YOU HIT ME HARD PAL. TRULY.

Anonymous said...

Harshal..Amazing! I knew you wrote well, but not that you wrote so well..More than the story, it's your narrative style which shines throughout. The story begins on a very pulsating note and you have managed to maintain the rythm right to the end. As Sam said, not for a moment, I felt like taking my eyes off the screen...There are very few writers who can manage to write thrillers and carry it off so well cos thrillers need to grab the reader's attention and hold it on. I am in awe, dude! More so maybe because I have always read humourous stuff written by you. You have switched your writing style so conveniently from humour to thriller and have managed to do so with class and elan! Way to go, dude! And one more thing, your love for bikes just shows through!!

Vee said...

great one harshal!
hard hitting!
you have built it up real well!sounds convincingly true!

Janvi Gandhi said...

What starts off as exciting in the beginning turns morbid in the end. The realization of one's actions, the guilt is darker than any other human emotion. 'Coz there's no respite and THIS is so wonderfully orchestrated here.
Also, this story is so socially relevant! Especially after hearing about New year antics.
Hope to see more of you on FRW :) Happy writing!

Anonymous said...

A pulsating beginning and a tranquil (and impressive) end.

I totally loved the energy that can be sensed in this article. It's as youthful as I would have liked it to be.
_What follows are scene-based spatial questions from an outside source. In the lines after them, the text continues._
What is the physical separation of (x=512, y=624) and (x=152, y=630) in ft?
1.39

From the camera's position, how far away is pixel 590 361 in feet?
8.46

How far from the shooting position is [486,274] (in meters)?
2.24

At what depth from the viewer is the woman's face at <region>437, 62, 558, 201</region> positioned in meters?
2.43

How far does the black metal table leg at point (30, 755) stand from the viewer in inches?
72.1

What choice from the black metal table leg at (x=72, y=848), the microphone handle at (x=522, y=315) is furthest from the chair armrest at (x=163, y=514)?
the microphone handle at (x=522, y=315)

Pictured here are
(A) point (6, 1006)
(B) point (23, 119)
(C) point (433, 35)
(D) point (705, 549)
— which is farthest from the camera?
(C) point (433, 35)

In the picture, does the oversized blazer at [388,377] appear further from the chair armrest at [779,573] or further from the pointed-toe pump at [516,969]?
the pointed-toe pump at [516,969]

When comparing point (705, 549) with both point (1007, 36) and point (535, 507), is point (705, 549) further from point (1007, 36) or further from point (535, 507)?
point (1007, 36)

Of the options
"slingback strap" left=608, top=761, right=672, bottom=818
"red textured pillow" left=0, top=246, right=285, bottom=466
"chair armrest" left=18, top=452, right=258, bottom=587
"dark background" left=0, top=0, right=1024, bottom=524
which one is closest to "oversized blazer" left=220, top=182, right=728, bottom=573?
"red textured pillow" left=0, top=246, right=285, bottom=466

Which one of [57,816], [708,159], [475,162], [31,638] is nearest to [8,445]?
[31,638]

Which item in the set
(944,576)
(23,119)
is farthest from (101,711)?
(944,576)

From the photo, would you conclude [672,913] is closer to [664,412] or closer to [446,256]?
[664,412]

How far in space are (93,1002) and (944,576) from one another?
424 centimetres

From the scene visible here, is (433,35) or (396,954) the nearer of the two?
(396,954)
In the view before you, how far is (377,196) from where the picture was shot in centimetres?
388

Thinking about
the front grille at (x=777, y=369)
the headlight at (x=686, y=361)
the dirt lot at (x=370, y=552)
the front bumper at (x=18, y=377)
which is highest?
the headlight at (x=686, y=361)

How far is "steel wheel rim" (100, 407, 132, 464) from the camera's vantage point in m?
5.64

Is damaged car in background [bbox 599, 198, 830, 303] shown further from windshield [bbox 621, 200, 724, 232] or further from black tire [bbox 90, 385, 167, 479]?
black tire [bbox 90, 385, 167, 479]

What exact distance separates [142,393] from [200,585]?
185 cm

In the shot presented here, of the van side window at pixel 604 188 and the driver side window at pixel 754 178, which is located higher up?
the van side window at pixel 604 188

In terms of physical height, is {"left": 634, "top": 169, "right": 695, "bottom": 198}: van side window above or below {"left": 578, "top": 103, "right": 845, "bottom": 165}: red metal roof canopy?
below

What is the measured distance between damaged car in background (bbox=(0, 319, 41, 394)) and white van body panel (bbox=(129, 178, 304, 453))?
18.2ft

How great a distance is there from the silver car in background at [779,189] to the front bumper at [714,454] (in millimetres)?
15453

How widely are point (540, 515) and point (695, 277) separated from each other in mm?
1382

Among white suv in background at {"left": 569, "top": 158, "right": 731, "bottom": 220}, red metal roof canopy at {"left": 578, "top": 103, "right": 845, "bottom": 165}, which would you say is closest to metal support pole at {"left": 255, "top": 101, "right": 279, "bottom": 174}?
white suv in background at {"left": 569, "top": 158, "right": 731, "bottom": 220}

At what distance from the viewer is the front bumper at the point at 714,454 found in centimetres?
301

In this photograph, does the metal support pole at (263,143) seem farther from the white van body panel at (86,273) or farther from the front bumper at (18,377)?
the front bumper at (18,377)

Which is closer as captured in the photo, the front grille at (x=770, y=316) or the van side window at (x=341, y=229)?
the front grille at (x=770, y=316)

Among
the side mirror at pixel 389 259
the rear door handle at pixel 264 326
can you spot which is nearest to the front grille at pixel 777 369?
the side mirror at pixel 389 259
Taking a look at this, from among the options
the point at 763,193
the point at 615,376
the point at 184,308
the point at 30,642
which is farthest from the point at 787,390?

Fantastic style of writing; expecting more from you. :)

speedaholic said...

@Painkiller:how about a bike which does 300kph? make sure u earn a lot..it does cost a bit.

@divya:u will c a lot humour from me, rest assured.Yes, this love of bikes never seems to die :P

@pallavi:it could be a true story..given the number of accidents that happen...who knows.

@janvi:yes its true.precisely what i was trying to get across.i myself as a rider must have indulged in road rage sometime or the other and have gotten away with it. looking back at it ...its just not worth it.

@ the critic:the underlying message would have sounded a bit preachy had i not made it so narrative. and couldn't think of an emotion darker than death.to most i believe its the darkest.

@all:thank you for the comments.ive tried to make it an interesting read.im glad everyone liked it.those among you who ride or drive, ride safely,drive safely,life begins at 60 but could end at 120..and i mean the speed. ;)

Unknown said...

i know it's a really late comment but i wouldn't have forgiven myself if i hadn't commented on this issue and this story!

brilliant story! i loved your narrative style.. terrific hold on the language, i must say.. shows in the way you've built up to the climax.. takes a highly skilled storyteller to do that! i think the climax could've been a little better but that's STRICTLY for the sake of criticism ONLY! if i had to choose the best piece of this issue, it'd either be yours or janvi's..

JANKI PANDYA said...

The story is a fabuluos one. donont know weather it is a real one or not but the way that the writer has written it it seems to be a narratinf experience.at the end the story leaves u numb and is seeking all the attention it could and makes you think about it.The lines are gud enough to display every emotion weather it would be galore of joy or the excrutiating pain that the narrator wants to explains. it does not leave the grip and forces you to read till the end to know what is in store for us next.